*Work to complete*:
Copy word for word the lines from the one containing "Of the alternatives" through the one containing "2773 millimetres", both included, and omit the pictures.

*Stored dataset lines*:
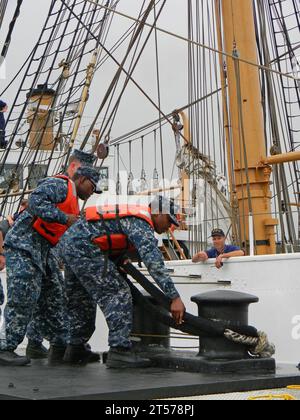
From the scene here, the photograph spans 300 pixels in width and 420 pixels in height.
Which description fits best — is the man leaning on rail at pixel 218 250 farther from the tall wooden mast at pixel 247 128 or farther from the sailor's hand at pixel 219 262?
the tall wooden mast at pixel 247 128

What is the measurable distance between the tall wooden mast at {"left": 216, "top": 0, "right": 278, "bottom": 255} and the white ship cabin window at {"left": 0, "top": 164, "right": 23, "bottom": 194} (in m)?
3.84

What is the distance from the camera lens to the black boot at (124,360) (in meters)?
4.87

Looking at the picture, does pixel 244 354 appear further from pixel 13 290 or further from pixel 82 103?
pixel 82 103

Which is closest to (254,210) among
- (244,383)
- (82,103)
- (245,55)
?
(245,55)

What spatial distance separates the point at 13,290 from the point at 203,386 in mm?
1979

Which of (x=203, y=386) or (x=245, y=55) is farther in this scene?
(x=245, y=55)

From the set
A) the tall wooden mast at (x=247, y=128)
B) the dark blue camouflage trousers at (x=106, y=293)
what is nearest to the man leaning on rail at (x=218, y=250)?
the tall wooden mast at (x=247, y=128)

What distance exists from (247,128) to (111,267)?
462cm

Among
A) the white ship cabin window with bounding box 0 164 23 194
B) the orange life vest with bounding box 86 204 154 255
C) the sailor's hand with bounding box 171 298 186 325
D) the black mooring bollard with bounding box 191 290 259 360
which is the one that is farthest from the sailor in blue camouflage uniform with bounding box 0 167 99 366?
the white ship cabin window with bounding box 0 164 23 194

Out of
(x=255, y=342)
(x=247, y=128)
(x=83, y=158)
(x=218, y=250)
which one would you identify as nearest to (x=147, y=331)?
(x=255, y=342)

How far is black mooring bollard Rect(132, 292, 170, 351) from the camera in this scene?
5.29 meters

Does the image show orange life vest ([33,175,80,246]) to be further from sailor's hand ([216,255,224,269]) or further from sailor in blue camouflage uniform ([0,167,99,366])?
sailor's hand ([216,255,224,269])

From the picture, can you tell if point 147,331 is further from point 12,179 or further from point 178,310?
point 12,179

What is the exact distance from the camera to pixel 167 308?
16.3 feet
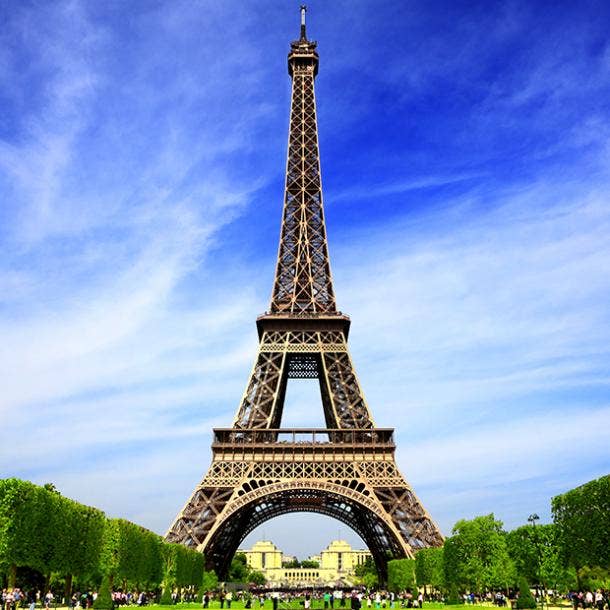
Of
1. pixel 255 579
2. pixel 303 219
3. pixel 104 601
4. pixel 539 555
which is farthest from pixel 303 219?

* * *

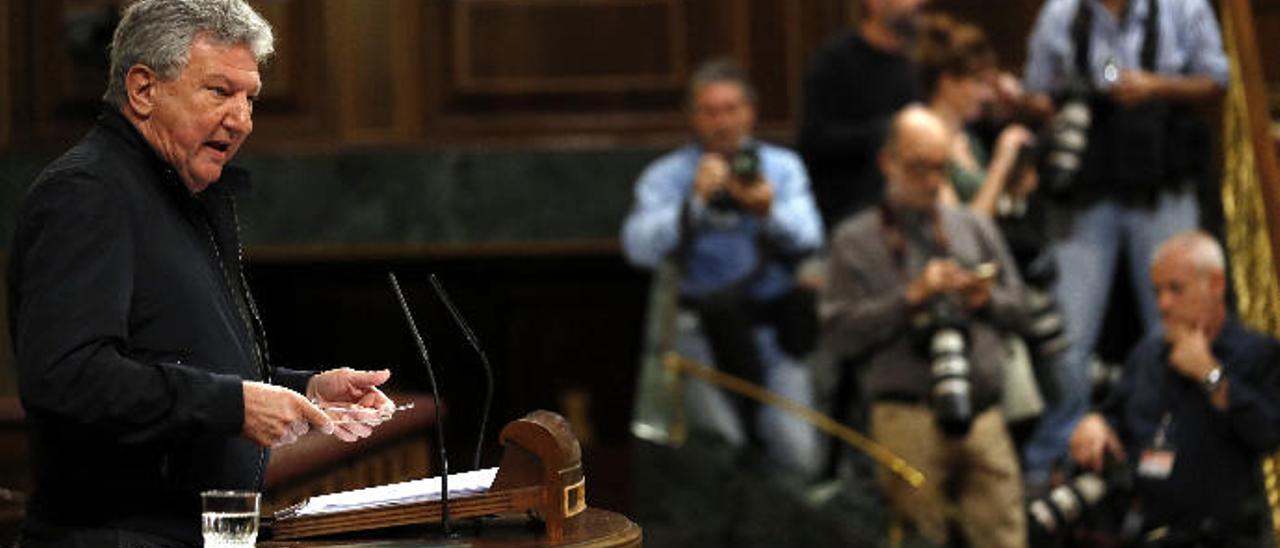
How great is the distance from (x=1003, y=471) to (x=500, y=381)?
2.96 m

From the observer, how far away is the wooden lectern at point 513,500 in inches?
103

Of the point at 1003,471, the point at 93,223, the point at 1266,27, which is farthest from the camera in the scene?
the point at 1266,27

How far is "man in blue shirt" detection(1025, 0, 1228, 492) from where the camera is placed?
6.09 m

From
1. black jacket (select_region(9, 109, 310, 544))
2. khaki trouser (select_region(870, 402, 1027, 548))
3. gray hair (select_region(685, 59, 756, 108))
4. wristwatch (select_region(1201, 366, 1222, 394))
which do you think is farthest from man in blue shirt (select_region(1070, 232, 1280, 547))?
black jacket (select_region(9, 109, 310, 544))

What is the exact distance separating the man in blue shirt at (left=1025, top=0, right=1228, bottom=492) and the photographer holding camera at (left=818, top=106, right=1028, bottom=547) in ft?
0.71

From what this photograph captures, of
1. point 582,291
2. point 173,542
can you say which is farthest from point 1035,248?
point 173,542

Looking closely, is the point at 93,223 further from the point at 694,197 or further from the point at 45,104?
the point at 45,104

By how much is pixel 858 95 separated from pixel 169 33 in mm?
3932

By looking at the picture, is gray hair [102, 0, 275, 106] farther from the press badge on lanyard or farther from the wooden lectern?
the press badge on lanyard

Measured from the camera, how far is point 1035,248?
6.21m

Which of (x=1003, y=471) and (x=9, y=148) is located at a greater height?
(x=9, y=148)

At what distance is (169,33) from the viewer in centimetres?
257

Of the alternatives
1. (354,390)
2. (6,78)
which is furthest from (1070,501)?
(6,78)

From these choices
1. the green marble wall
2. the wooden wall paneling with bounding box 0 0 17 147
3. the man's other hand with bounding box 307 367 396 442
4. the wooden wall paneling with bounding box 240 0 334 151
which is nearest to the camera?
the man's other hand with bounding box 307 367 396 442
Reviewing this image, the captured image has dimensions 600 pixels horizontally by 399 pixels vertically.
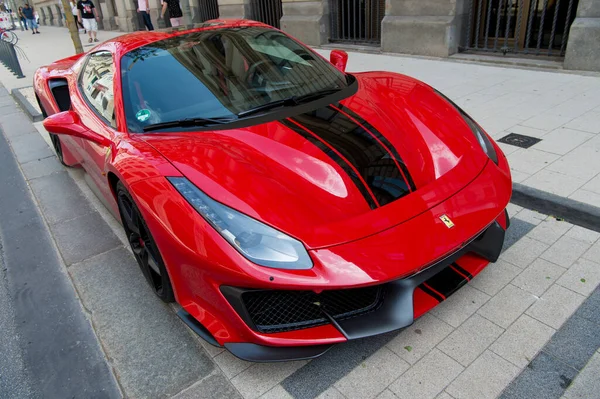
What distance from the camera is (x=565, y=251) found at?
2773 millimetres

==

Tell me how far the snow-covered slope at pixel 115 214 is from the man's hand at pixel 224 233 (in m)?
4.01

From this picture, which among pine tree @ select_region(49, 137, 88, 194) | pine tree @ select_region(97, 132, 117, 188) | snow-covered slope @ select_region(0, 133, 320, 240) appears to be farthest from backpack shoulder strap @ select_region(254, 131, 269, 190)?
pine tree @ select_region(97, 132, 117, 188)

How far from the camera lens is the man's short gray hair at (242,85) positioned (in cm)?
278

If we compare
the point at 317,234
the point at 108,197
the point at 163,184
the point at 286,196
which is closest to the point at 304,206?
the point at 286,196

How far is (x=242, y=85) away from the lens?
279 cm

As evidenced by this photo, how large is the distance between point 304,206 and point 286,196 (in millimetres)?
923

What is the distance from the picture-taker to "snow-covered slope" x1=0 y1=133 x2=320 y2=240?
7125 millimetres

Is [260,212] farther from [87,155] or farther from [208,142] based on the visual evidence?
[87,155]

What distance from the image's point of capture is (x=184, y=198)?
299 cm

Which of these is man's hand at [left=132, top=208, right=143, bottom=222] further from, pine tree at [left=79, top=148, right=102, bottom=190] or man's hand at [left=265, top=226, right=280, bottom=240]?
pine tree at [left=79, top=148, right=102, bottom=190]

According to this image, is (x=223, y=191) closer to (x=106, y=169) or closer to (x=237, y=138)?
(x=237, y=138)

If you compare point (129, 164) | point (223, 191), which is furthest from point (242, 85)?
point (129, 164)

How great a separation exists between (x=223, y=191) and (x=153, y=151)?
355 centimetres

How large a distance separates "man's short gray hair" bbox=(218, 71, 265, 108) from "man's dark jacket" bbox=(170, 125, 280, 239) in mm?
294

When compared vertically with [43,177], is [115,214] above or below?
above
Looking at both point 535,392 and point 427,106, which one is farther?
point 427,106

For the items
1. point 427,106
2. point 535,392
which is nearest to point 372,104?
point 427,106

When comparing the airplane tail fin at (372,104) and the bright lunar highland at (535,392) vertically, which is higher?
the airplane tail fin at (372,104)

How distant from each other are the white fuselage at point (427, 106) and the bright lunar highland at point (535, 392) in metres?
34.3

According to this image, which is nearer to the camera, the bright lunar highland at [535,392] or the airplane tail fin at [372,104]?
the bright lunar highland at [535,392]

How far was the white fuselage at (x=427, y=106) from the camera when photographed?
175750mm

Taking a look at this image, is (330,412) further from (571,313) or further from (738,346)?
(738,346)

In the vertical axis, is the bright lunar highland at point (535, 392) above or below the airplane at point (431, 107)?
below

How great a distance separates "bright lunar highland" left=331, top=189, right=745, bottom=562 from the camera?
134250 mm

*Response to this task*:
Of the alternatives
1. (354,390)
2. (6,78)
which is furthest from (1070,501)?
(6,78)

From these choices
1. the green marble wall
2. the wooden wall paneling with bounding box 0 0 17 147
3. the man's other hand with bounding box 307 367 396 442
4. the wooden wall paneling with bounding box 240 0 334 151
which is nearest to the camera?
the man's other hand with bounding box 307 367 396 442
Reviewing this image, the captured image has dimensions 600 pixels horizontally by 399 pixels vertically.
What distance from the camera is (x=565, y=251) found at?
2773 millimetres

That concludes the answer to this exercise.